Requirements:
Copy out the rows beginning with the line containing "What is the distance from one" and continuing through the line containing "which element is lowest?", with nothing changed.

Data shown:
........

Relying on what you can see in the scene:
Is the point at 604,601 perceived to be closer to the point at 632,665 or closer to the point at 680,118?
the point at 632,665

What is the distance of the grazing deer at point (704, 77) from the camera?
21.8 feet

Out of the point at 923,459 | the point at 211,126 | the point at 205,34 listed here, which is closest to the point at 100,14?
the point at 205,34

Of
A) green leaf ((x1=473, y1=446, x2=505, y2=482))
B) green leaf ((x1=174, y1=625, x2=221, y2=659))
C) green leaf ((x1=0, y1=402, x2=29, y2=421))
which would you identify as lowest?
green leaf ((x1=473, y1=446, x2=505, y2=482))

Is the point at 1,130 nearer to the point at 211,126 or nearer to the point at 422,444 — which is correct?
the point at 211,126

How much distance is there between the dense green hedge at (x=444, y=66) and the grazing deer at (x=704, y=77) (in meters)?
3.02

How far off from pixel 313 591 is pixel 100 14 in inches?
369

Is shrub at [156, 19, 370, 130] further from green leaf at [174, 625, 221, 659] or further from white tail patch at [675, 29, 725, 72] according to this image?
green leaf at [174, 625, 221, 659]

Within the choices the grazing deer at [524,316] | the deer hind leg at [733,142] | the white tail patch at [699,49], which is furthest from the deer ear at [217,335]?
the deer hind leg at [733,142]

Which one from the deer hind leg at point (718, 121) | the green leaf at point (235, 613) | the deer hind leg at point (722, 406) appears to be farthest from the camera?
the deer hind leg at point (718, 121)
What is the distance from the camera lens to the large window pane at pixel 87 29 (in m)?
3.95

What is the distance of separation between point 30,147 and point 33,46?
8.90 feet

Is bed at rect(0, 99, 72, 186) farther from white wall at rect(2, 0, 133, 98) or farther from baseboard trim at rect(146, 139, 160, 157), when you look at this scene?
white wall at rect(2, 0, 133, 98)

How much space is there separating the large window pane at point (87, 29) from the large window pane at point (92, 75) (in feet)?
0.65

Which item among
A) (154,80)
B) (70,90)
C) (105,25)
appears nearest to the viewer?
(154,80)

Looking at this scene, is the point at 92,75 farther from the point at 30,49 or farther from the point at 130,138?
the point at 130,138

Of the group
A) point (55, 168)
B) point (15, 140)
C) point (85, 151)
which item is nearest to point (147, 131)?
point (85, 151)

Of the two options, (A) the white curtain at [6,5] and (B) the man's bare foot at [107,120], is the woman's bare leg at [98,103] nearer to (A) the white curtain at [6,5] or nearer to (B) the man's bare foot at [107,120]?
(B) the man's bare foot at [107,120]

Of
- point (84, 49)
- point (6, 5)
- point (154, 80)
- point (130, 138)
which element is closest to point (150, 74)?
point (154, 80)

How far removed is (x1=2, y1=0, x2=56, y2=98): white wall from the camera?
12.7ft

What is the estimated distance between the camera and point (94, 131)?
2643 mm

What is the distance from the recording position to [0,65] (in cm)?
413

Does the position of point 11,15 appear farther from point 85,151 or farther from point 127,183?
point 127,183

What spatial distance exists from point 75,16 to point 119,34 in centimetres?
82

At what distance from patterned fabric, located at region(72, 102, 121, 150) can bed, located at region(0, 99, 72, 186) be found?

........

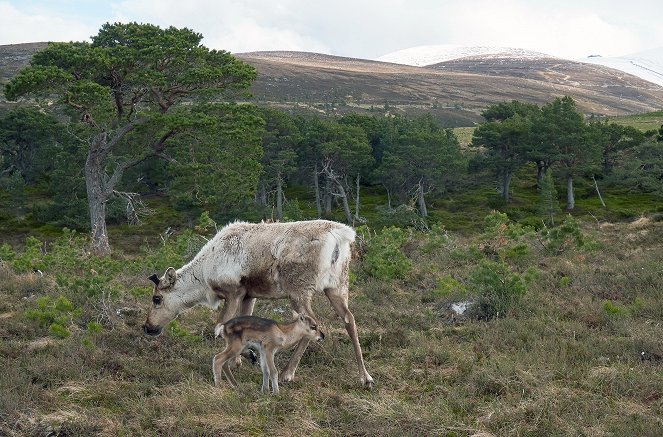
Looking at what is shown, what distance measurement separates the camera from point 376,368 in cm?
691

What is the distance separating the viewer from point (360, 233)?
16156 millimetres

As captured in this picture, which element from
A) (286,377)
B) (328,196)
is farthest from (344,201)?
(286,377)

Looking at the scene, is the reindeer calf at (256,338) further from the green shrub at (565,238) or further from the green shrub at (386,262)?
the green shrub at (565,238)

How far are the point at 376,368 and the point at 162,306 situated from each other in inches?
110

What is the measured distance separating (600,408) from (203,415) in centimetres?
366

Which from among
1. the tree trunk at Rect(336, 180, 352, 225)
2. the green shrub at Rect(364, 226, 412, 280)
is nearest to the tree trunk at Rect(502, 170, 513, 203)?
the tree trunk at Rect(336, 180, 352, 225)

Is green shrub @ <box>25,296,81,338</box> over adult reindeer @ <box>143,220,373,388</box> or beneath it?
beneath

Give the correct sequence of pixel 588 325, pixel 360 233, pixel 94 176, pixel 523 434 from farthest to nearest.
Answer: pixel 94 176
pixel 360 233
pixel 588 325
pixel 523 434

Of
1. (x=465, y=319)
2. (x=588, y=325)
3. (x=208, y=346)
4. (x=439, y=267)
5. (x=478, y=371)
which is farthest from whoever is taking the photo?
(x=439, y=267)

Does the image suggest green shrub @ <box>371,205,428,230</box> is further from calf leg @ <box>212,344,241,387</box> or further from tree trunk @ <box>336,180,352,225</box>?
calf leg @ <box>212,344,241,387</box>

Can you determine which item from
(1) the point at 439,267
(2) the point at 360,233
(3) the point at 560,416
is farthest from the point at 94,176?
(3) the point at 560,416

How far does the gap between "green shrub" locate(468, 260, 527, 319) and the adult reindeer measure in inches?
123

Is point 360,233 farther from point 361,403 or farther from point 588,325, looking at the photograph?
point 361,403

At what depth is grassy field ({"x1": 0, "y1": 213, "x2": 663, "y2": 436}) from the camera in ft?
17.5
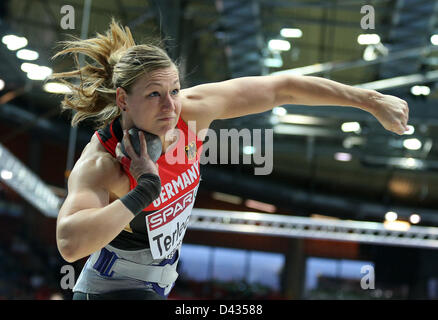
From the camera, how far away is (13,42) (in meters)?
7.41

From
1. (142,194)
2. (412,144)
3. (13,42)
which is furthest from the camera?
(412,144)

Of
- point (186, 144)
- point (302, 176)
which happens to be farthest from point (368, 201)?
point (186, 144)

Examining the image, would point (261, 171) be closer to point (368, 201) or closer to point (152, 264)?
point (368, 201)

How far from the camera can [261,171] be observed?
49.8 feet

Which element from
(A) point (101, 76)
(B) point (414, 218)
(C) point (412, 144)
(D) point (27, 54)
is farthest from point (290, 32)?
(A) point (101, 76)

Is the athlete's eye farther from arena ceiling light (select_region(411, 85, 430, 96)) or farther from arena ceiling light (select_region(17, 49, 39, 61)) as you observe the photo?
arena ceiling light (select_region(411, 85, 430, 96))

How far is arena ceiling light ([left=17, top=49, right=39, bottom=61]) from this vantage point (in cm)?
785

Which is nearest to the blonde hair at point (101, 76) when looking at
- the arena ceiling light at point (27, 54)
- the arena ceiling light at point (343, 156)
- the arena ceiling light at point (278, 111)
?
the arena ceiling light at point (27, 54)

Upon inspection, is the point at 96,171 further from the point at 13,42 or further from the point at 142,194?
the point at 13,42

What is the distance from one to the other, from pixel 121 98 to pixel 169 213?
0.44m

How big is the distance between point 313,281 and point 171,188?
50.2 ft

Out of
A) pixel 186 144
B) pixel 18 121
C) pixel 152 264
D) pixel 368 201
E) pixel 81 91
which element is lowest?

........

The solution:
What is the distance from one to the other, from pixel 121 98 to pixel 169 213?
0.44m

How big is the distance between point 313,281 and point 171,188?
50.2 ft

Out of
A) pixel 186 144
B) pixel 18 121
C) pixel 152 264
D) pixel 368 201
E) pixel 81 91
which element is lowest?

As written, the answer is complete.